Поездку подгадали к девятому мая, выходных два, можно успеть — всё проверить и вернуться без спешки. Старики: Владимир Петрович, которого Сергей, как и отец называл дядей Вовой, и его жена Ольга Поликарповна — тётя Оля, давно поджидали родственника и по телефону попросили племянника уговорить Сергея остаться ночевать. Отец велел уважить родню. Сергей долго препирался. Всё же два выходных впереди, но согласился.
Дорога была прекрасная, мотор новой отцовской машины ровно рокотал, из динамиков лилась модная мелодия, в открытое окно врывался тёплый, свежий и влажный ветерок. Сергею было хорошо. «Нельзя мужчине без машины» — думал он: «вот закончу институт и надо как-то покупать свою».
У дороги мелькали чёрные поля, зеленеющие колки, попадались все какие-то одинаковые деревни, казалось, и люди тут должны жить такие же одинаково-серые, неинтересные. Сергей обогнал несколько развалюх, всё москвичи да копейки. Было весело, и он посигналил какому-то дедуле с прищуром, глядящему на дорогу сквозь грязное стекло дряхлого москвичёнка. Через полчаса Сергей подъезжал к дому. Дядя Вова уже поджидал на лавочке у ворот. Постаревший, сидел в клетчатом с наградами пиджаке и серой кепке.

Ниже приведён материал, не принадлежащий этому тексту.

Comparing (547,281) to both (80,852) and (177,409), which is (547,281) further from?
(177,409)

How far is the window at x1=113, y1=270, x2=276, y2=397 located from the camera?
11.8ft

— Ну, здорово, Серёжа. Заматерел. В отца весь! — заговорил Владимир Петрович, пожимая ему руку. — Как дедушка-то там, в городе-то?
— Да ни чего. В сад собирается, полегче стало.
— Ты пока не заставай коня-то, — сказал дядя Вова, указав на машину. — Подвезёшь меня на митинг, как раз вовремя подъехал. Всех ветеранов лично пригласили, а я тебя приглашаю.
— Ну, садись, дядя Вова, — Сергей открыл перед стариком дверку.
— Хороша машинка-то, — дядя Вова в восхищении ощупывал панель. — Долго, поди, батюшко копил?
— Не знаю, он мне не докладывает. — Сергей запустил двигатель и нетерпеливо переключая передачи резко выскочил на поднятую асфальтовую дорогу.
— Коммерческая тайна, видно, — засмеялся дядя Вова.
— Да, правда, не знаю… — Сергей всё больше раздражался: «Неужели весь день слушать это. Как бы не нагрубить».
— Ты, куда? Забыл, где правление-то? — замахал руками пассажир, — заулок проехал.
— Дядя Вова, ты за штурмана сейчас, показывай вовремя.
У клуба машин не было, и Сергей остановился в стороне. Вышли они вместе.
Митинг начался с опозданием почти на десять минут. В полупустом сельском клубе четверых ветеранов поздравляли глава сельской администрации и, страшно волнуясь все двенадцать старшеклассников местной школы. Самодеятельный ансамбль пенсионерок в пошитых когда-то концертных сарафанах, исполнил песни военных лет. Все четверо получили в подарок по клетчатой рубахе и открытке, чем остались довольны. Потом школьники и ветераны возложили венки к пирамидке памятника погибшим односельчанам, краснеющими подновлёнными фамилиями.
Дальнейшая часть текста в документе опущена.